MELBOURNE, Australia (AP) — After more than a decade of losses to Serena Williams, Maria Sharapova is getting good at being gracious in defeat.
The Australian Open final Saturday demonstrated just how far the gap is between No. 1 and No. 2 following Sharapova’s 16th loss in a row to Williams — 6-3, 7-6 (5) at Rod Laver Arena.
Five-time Grand Slam winner Sharapova said Williams’ serves were so fast, it was hard to even make contact with the ball. Hence the American’s 18 aces — one of them at 203 kph (126 mph).
“I’ve got to congratulate Serena on creating history, on playing some of her best tennis,” Sharapova said at the trophy ceremony, where she held back tears before stepping up to the microphone.
“I haven’t beaten her in a really long time. But I love every time I step on court against her, because she’s been the best. And as a tennis player you want to play against the best.”
It was Williams’ 19th Grand Slam title, moving her ahead of Chris Evert and Martina Navratilova and three behind Steffi Graf’s Open-era leading total of 22.
Sharapova has now lost every match against Williams since the WTA finals in 2004 — she’s won only two of 19 matches.

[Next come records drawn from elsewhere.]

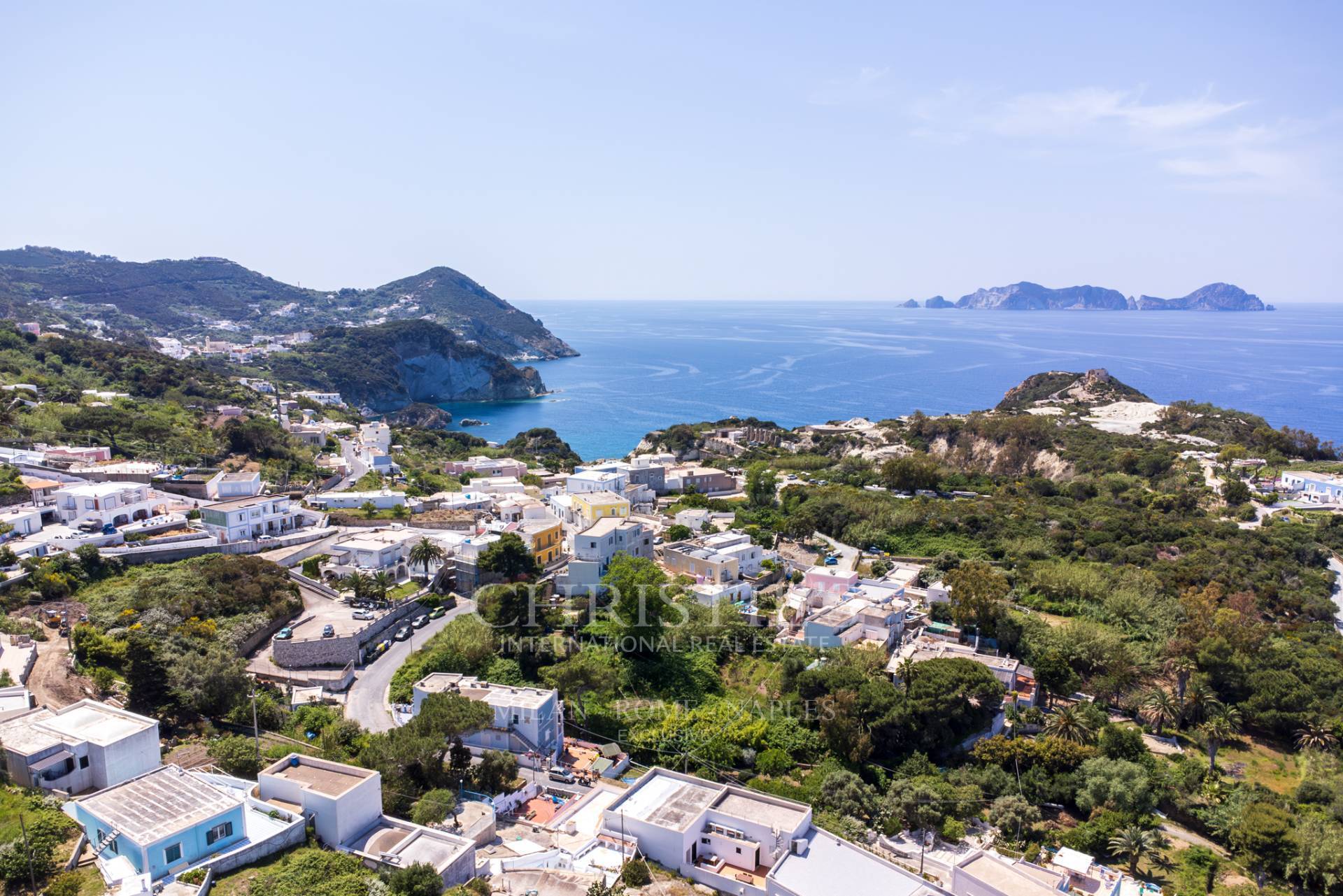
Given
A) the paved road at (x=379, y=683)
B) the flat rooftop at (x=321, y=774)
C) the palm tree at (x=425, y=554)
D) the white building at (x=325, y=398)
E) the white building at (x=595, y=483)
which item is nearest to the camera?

“I’ve had some of the best memories of my career on this court and also some of the toughest losses, but that’s the life of a tennis player,” said Sharapova, who won the Australian Open in 2008 but has lost two finals and three semifinals — including one of each to Williams.
Sharapova was gracious to Williams both at the trophy ceremony and in her post-match news conference. She didn’t dwell on how much the loss hurt or how badly she wanted to end the losing streak but focused on how much she loves competition and competing against the best.
“If I’m getting to the stage of competing against someone like Serena, I’m doing something well,” Sharapova said. “I’m happy to be in that position. I love the competition. I love playing against the best, and at the moment she is.”
Williams has been the best for quite some time. Her latest stint at No. 1 has lasted for 101 consecutive weeks.
Unlike the men’s side, where four players have dominated for a decade — Roger Federer, Novak Djokovic, Rafael Nadal and Andy Murray — the women’s side has one recurring champion and others occasionally making inroads.
“It’s frustrating to be the one going home with the small trophy. But I do love the battle. I love high-quality tennis. I love being part of it. It’s a lot better than watching it on TV,” said Sharapova. “I’m proud to be part of an era where she’s in.”